Everyone is building hydrogen infrastructure right now.
Pipelines, storage tanks, electrolyzer facilities, refueling stations.
The investment numbers are large and the timelines are aggressive
because hydrogen is central to decarbonization roadmaps
across North America, Europe, and parts of Asia.
What is not being discussed as loudly is the inspection problem.
Hydrogen creates failure modes that conventional inspection methods
were not designed to handle, and the industry is still working out
how to address them at scale.
Why hydrogen is different from what came before
Natural gas pipelines have decades of inspection methodology behind them.
The materials are well understood, the failure modes are documented,
and the NDT techniques used to monitor them have been refined
through long operational experience.
Hydrogen does not inherit that history cleanly.
The core issue is hydrogen embrittlement. When hydrogen molecules
contact certain steel alloys under pressure, atomic hydrogen
can diffuse into the metal lattice and gradually degrade
its mechanical properties. Steel that was ductile becomes brittle.
Cracks that would have been slow-growing in a natural gas environment
can propagate faster and with less warning.
The grades of steel used in existing natural gas infrastructure
vary widely in their susceptibility to embrittlement.
Repurposing that infrastructure for hydrogen —
which is being actively considered in multiple countries
as a cost-saving measure — requires understanding the condition
of every section of pipe in ways that go beyond what routine inspection has captured.
What current inspection methods catch and what they miss
Standard ultrasonic wall thickness measurement tells you
how thick the pipe wall is right now. That is useful
but it does not tell you whether the material has been embrittled.
A pipe wall can be at full thickness and significantly degraded
in terms of fracture toughness.
Acoustic emission monitoring is better suited to detecting
the active crack growth that embrittlement can accelerate.
When a crack propagates, it releases acoustic energy.
Sensors permanently installed on hydrogen infrastructure
can detect those emission events and locate their source.
The challenge is that hydrogen environments are acoustically noisy.
Turbulent flow, pressure fluctuations, valve operation —
all of these produce acoustic signals that can mask or be confused
with genuine structural events.
Separating real emission events from operational noise
in a hydrogen pipeline is a signal processing problem
that the industry is actively working on.
Acoustic Testing Pro
builds acoustic emission sensors designed for exactly this kind of
continuous structural monitoring — the sensing foundation
that hydrogen infrastructure inspection programs will need
as deployment scales up.
The inspection frequency question
For natural gas infrastructure, inspection intervals are based on
decades of operational data. You know roughly how fast corrosion progresses,
how long cracks take to reach critical size, what the margin is
between detection and failure.
For hydrogen infrastructure, especially repurposed steel pipelines,
that operational data does not exist yet in meaningful volumes.
The conservative response is to inspect more frequently.
But more frequent inspection on large pipeline networks
using conventional methods is not economically viable.
Continuous acoustic monitoring becomes not just a useful upgrade
but a practical necessity — the only approach that provides
the detection frequency the risk profile of hydrogen infrastructure requires
without prohibitive operational cost.
Where the standards are right now
Regulatory frameworks for hydrogen infrastructure inspection
are still being developed in most jurisdictions.
ASME, ISO, and various national bodies are working on standards
that address the specific failure modes of hydrogen service.
The inspection methods being written into those standards
are going to define what technologies see widespread adoption
in the hydrogen sector over the next decade.
The organizations building those standards are actively looking at
acoustic emission monitoring as part of the toolkit,
alongside more traditional ultrasonic and radiographic methods.
Getting involved in that process — either as a technology provider
or as a facility operator contributing operational data —
is where the shape of hydrogen inspection practice is actually being determined.
A space worth watching
Hydrogen infrastructure is going to be one of the largest
industrial construction programs of the next twenty years.

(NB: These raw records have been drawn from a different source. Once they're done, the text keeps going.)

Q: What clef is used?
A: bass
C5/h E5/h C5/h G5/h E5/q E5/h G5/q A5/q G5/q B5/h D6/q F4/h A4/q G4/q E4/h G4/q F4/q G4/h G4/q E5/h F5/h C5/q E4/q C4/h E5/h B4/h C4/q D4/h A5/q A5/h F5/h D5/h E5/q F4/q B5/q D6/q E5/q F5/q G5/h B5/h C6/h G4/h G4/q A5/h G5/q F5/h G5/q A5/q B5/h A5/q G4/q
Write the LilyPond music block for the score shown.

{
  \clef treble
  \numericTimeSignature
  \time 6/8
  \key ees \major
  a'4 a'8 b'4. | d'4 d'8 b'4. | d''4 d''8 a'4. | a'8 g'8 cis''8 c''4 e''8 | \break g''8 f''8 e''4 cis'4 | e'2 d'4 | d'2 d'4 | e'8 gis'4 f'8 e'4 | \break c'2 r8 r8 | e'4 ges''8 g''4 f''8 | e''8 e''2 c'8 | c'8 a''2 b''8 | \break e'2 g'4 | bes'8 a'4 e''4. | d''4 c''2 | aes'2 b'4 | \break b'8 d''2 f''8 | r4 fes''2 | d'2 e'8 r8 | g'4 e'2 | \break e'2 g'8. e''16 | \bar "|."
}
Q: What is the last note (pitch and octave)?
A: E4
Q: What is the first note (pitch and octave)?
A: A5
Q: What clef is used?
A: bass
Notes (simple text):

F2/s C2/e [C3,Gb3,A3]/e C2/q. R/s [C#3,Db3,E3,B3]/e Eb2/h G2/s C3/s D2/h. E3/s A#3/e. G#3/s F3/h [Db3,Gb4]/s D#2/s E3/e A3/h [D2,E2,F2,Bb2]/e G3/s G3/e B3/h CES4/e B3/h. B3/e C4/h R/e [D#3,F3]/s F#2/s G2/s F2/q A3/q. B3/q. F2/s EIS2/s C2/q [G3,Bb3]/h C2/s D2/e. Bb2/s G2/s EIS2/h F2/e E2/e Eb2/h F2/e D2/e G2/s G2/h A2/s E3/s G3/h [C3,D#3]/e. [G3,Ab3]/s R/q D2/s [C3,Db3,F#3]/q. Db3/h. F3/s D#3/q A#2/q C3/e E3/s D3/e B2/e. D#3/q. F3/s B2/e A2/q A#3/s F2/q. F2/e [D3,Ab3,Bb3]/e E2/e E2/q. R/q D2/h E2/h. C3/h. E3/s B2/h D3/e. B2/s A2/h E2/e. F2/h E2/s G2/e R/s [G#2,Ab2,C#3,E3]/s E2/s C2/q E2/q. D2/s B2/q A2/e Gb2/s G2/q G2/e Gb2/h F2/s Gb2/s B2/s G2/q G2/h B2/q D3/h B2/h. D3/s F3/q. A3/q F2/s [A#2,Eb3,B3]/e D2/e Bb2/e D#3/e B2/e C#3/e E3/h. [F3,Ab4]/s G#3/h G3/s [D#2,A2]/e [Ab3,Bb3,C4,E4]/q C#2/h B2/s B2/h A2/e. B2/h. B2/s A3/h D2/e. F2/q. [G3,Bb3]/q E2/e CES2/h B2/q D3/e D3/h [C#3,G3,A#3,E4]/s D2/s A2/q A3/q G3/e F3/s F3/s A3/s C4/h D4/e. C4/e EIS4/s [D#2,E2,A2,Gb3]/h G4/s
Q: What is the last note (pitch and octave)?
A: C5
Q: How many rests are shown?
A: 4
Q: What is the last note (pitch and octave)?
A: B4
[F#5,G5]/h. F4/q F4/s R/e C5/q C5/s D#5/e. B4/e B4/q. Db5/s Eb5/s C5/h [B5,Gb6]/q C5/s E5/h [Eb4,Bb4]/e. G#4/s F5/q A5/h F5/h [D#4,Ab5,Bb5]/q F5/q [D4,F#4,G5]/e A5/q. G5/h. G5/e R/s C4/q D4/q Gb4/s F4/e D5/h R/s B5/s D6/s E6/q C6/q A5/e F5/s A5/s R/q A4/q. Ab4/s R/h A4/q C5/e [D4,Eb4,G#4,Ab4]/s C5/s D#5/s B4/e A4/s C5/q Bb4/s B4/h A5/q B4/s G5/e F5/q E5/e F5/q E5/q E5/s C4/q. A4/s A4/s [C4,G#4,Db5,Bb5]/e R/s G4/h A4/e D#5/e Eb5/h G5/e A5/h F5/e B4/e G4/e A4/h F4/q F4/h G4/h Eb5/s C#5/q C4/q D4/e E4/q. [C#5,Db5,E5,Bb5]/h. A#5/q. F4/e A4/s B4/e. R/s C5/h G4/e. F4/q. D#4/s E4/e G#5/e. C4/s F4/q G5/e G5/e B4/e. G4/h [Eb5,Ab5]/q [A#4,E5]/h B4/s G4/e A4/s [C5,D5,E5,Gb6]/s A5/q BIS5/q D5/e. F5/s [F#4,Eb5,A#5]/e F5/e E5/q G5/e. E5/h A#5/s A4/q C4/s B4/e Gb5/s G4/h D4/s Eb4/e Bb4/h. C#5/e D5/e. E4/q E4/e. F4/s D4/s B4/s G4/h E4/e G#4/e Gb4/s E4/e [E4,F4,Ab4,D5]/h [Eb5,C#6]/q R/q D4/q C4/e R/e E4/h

Every facility built needs inspection capability from day one.
Every section of repurposed pipeline needs assessment
before it goes into hydrogen service.
The NDT industry is at an early point of building the methods,
the trained personnel, and the technology stack
to handle that demand when it arrives in full.
Are you working on anything connected to hydrogen infrastructure or energy transition?
Curious what people are seeing in terms of where the technical gaps are biggest.